Springdrift: An Auditable Persistent Runtime for LLM Agents with Case-Based Memory, Normative Safety, and Ambient Self-Perception

Published 6 Apr 2026 in cs.AI | (2604.04660v1)

Abstract: We present Springdrift, a persistent runtime for long-lived LLM agents. The system integrates an auditable execution substrate (append-only memory, supervised processes, git-backed recovery), a case-based reasoning memory layer with hybrid retrieval (evaluated against a dense cosine baseline), a deterministic normative calculus for safety gating with auditable axiom trails, and continuous ambient self-perception via a structured self-state representation (the sensorium) injected each cycle without tool calls. These properties support behaviours difficult to achieve in session-bounded systems: cross-session task continuity, cross-channel context maintenance, end-to-end forensic reconstruction of decisions, and self-diagnostic behaviour. We report on a single-instance deployment over 23 days (19 operating days), during which the agent diagnosed its own infrastructure bugs, classified failure modes, identified an architectural vulnerability, and maintained context across email and web channels -- without explicit instruction. We introduce the term Artificial Retainer for this category: a non-human system with persistent memory, defined authority, domain-specific autonomy, and forensic accountability in an ongoing relationship with a specific principal -- distinguished from software assistants and autonomous agents, drawing on professional retainer relationships and the bounded autonomy of trained working animals. This is a technical report on a systems design and deployment case study, not a benchmark-driven evaluation. Evidence is from a single instance with a single operator, presented as illustration of what these architectural properties can support in practice. Implemented in approximately Gleam on Erlang/OTP. Code, artefacts, and redacted operational logs will be available at https://github.com/seamus-brady/springdrift upon publication.

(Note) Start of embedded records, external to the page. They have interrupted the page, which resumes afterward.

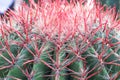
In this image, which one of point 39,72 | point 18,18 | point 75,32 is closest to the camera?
point 39,72

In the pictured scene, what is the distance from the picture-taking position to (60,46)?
1.61 m

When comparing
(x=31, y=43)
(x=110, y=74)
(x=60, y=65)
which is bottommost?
(x=110, y=74)

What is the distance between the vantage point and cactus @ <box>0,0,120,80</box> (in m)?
1.55

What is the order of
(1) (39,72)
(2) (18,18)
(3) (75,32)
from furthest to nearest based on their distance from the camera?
(2) (18,18) < (3) (75,32) < (1) (39,72)

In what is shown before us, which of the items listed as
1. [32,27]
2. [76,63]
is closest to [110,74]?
[76,63]

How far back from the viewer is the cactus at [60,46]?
5.10ft

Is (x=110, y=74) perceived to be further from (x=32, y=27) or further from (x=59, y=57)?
(x=32, y=27)

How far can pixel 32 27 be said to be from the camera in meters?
1.73

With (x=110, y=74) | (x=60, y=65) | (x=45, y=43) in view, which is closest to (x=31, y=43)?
(x=45, y=43)

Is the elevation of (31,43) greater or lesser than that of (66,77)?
greater

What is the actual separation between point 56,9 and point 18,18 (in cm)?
18

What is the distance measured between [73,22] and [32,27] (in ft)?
0.59

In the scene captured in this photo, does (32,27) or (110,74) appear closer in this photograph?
(110,74)

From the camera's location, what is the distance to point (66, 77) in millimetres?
1555
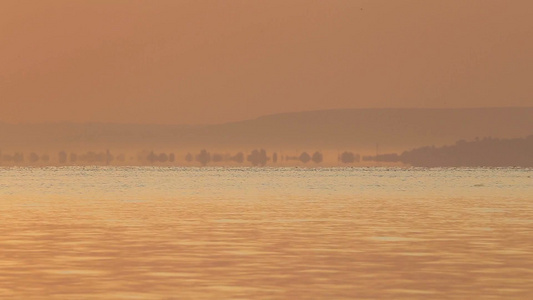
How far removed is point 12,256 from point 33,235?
991 cm

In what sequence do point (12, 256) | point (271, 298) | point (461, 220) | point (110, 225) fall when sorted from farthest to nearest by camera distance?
point (461, 220) → point (110, 225) → point (12, 256) → point (271, 298)

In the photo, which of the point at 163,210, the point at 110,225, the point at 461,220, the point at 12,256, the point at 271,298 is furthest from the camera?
the point at 163,210

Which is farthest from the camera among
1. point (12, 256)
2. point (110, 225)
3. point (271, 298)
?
point (110, 225)

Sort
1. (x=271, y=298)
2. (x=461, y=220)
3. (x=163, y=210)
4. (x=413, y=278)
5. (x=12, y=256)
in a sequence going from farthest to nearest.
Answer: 1. (x=163, y=210)
2. (x=461, y=220)
3. (x=12, y=256)
4. (x=413, y=278)
5. (x=271, y=298)

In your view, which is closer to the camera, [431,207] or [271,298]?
[271,298]

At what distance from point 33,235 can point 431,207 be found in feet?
117

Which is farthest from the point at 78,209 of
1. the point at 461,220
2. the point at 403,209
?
the point at 461,220

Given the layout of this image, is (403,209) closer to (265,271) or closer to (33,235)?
(33,235)

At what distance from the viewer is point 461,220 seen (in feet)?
204

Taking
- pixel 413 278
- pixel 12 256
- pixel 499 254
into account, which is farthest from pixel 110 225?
pixel 413 278

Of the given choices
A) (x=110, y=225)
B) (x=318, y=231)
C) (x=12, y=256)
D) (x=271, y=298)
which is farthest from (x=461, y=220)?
(x=271, y=298)

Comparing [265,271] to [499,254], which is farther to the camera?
[499,254]

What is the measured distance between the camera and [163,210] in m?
75.6

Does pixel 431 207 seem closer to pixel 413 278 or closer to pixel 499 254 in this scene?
pixel 499 254
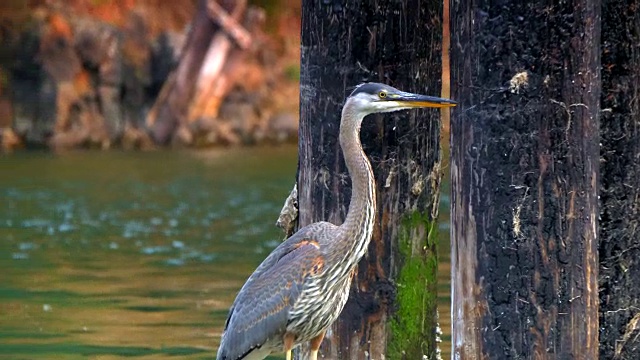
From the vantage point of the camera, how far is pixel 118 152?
26.2m

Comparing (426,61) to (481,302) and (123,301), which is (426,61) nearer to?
(481,302)

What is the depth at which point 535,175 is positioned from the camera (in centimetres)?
561

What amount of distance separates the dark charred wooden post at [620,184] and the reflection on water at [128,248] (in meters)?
2.60

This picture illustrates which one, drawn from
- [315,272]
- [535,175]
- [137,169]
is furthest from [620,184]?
[137,169]

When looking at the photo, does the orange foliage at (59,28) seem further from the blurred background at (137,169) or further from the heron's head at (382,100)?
the heron's head at (382,100)

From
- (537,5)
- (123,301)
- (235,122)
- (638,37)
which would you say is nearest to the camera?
(537,5)

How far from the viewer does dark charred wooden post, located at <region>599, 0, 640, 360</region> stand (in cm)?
626

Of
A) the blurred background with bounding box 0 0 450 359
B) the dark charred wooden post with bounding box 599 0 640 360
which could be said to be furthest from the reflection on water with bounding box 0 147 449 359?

Abstract PDF Upgrade to Chat

Authors (1)

Seamus Brady

Summary

The paper introduces Springdrift, a robust persistent runtime for LLM agents that integrates case-based memory, normative safety gating, and continuous self-perception to ensure operational accountability and forensic traceability.
It employs an actor-model architecture with append-only memory and a hybrid lexical–semantic retrieval pipeline, yielding improved performance metrics such as higher P@4 scores on high-difficulty queries.
The system uses a deterministic normative calculus inspired by Stoic ethics to enforce operator-specified commitments, enabling safe, auditable autonomous behavior and preventing misrouted sensitive outputs.

Springdrift: A Persistent, Auditable Runtime for LLM Agents with Case-Based Memory, Normative Safety, and Self-Observation

Architectural Motivation and Design Principles

Springdrift is architected to address the deficiencies of session-bounded LLM agents in long-lived deployments. Existing agent frameworks typically instantiate stateless agents for ephemeral tasks, discarding nuanced experience, cross-session behavioral continuity, and operational accountability. In contrast, Springdrift foregrounds persistent state, full-cycle auditability, case-based experience accrual, and interpretable, deterministic normative safety gating as prerequisites for trustworthy, extensible agent operation.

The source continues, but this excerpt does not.